|
Home > Archive > SQL Anywhere ultralite > January 2006 > utf8 collation on asa9 ultralite database - i need some help
You are viewing an archived Text-only version of the thread.
To view this thread in it's original format and/or if you want to reply to
this thread please [click here]
| Author |
utf8 collation on asa9 ultralite database - i need some help
|
|
| Michal Seliga 2006-01-16, 1:23 pm |
| i use sybase asa 9.0.2.3221, metrowerks codewarrior 9.3, ultralite static c++ api
since our customers use different charset we use utf8 collation for our test
asa9 project (in asa7 we had more databases with different collations)
but i have some problems with this utf8 database, could someone help me or
provide some background about what is possible and what isn't?
my problems are mainly based on string comparison. when string contains
non-ascii character then it doesn't work.
example
in database i have table customer with field cus_city
cus_city contains value 'HORNÝ SMOKOVEC' in one row
my database is set to be case insensitive so when i launch
select cus_city
from customer
where cus_city like 'horn%'
then it is correctly found
but when i give
select cus_city
from customer
where cus_city like 'horný%'
then it doesn't. does that mean that case (in)sensitivity doesn't work for
extended characters?
when i use it from c++ i convert all text values from utf-8 to locale codepage
and back (using iconv library) so all Gets and Sets from and to database give
correct results, problem is only when such string is used in any comparison (i
convert all comparison parameters to utf8 too)

__PROBLEMS TO WORK ON__:
• 1. Transcribe the part of the UltraLite collation thread starting with "when i use it" and going on through "to utf8 too)".
• 2. In the UltraLite collation thread, which library does the poster use to convert text values between UTF-8 and the locale codepage?
• 3. Write the next part of the forum thread about UTF-8 collation on an ASA9 UltraLite database, picking up after its final sentence.
The data after this point comes from an unrelated source.

__THE DATA__:

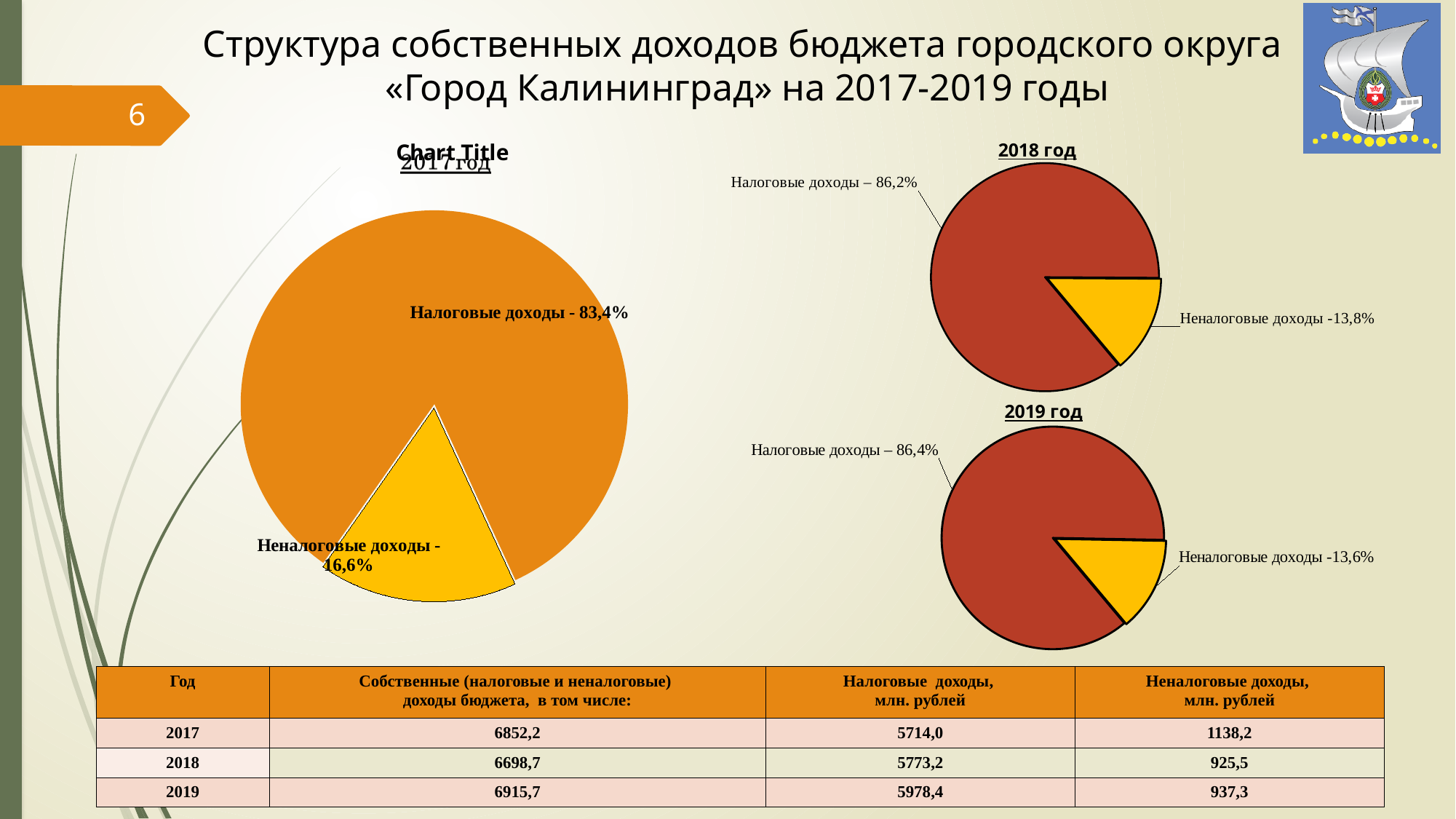
Which is larger: the Неналоговые доходы share in the 2018 год chart or in the 2019 год chart? 2018 год What type of chart is used to show the 2017 budget structure? Pie chart In the 2017 pie chart, what share is shown for Налоговые доходы? 83,4% How many slices does the 2018 год pie chart have? 2 In the 2017 pie chart, which slice is the smallest? Неналоговые доходы In the 2018 год pie chart, what share is shown for Налоговые доходы? 86,2% In the 2017 pie chart, what is the difference between the Налоговые доходы share and the Неналоговые доходы share? 66,8% In the 2019 год pie chart, which slice is the largest? Налоговые доходы In the 2019 год pie chart, what share is shown for Неналоговые доходы? 13,6% In the 2019 год pie chart, what share is shown for Налоговые доходы? 86,4% In the 2018 год pie chart, what share is shown for Неналоговые доходы? 13,8% In the 2017 pie chart, what share is shown for Неналоговые доходы? 16,6%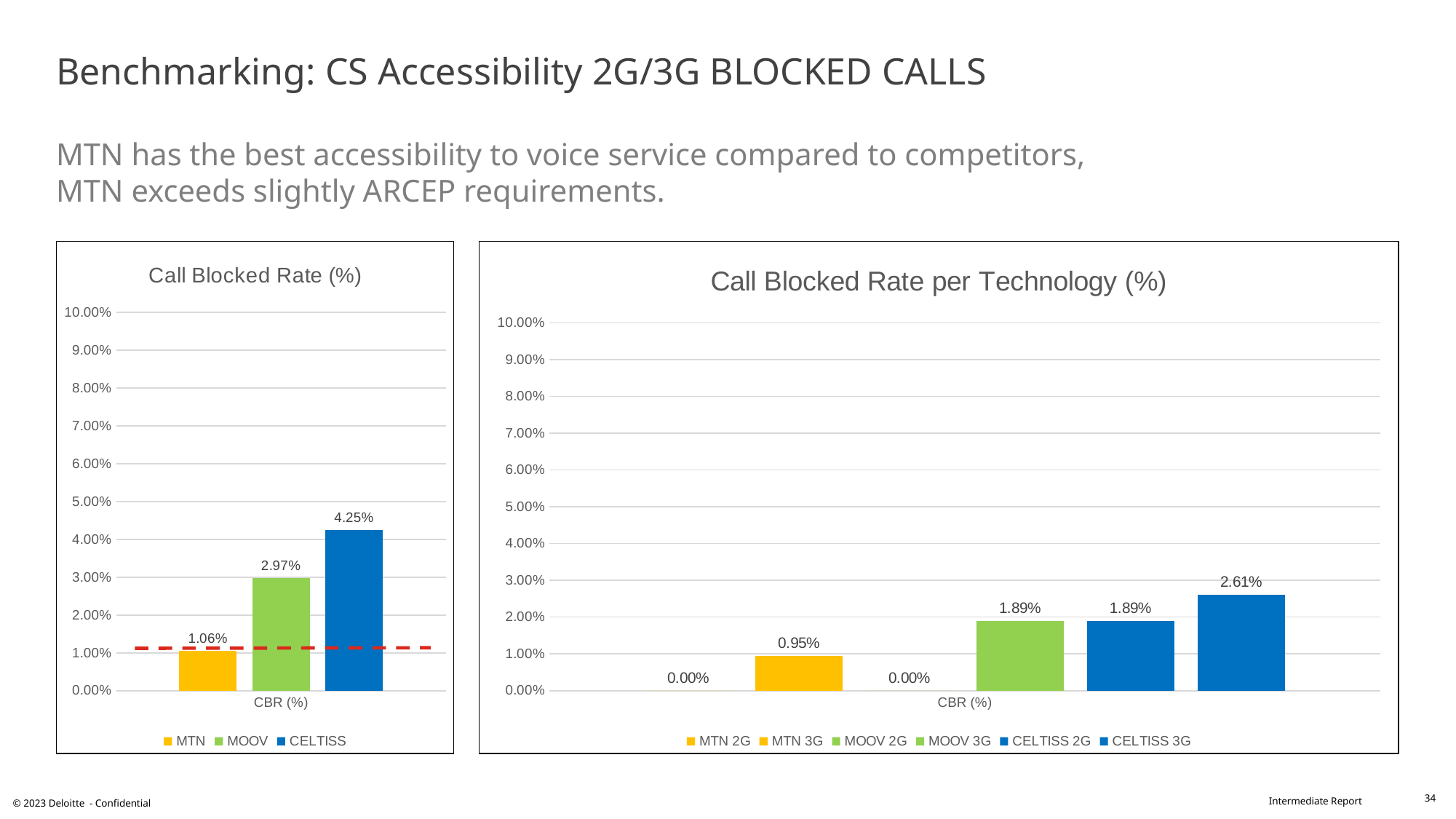
In the 'Call Blocked Rate (%)' chart, what is the value for CELTISS? 4.25% In the 'Call Blocked Rate per Technology (%)' chart, what is the value for MTN 3G? 0.95% In the 'Call Blocked Rate (%)' chart, how many series does the legend list? 3 In the 'Call Blocked Rate (%)' chart, what is the value for MTN? 1.06% What kind of chart is the 'Call Blocked Rate per Technology (%)' chart? Bar chart In the 'Call Blocked Rate per Technology (%)' chart, what is the value for MOOV 2G? 0.00% In the 'Call Blocked Rate (%)' chart, which operator has the highest call blocked rate? CELTISS In the 'Call Blocked Rate per Technology (%)' chart, how many series does the legend list? 6 In the 'Call Blocked Rate (%)' chart, which operator has the lowest call blocked rate? MTN In the 'Call Blocked Rate per Technology (%)' chart, what is the value for CELTISS 3G? 2.61% In the 'Call Blocked Rate (%)' chart, what is the difference between the CELTISS and MOOV values? 1.28% In the 'Call Blocked Rate per Technology (%)' chart, which series has the highest value? CELTISS 3G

__ANSWERS BY TASK__:
• 1.
when i use it from c++ i convert all text values from utf-8 to locale codepage
and back (using iconv library) so all Gets and Sets from and to database give
correct results, problem is only when such string is used in any comparison (i
convert all comparison parameters to utf8 too)

• 2. The iconv library.

• 3.
so, did anyone here tried to use utf8 for ultralite database? if yes and you can
share experience, you may also write mail to my email....
just as background, our customers so far use cyrillic, latin and in future there
may be also arabic charset, but they are never mixed together. what we want to
achieve is one (utf8) database (and palm application) which can be filled with
any data and still work correctly independant on country (and charset) it is
used in. is it possible to use it this way? did someone tried it? were results
acceptable?
thanks in advance
| |
| Michael Thode 2006-01-17, 1:23 pm |
| In UltraLite only single byte characters support case insensitive
comparisons. With the utf8 collation the only characters that have
toupper() and tolower() support are ASCII values (<128).
The result in this case is that you are restricted to only exact string
matches when you have non english characters.
The only work around I can think of for you is to create your own sortkeys.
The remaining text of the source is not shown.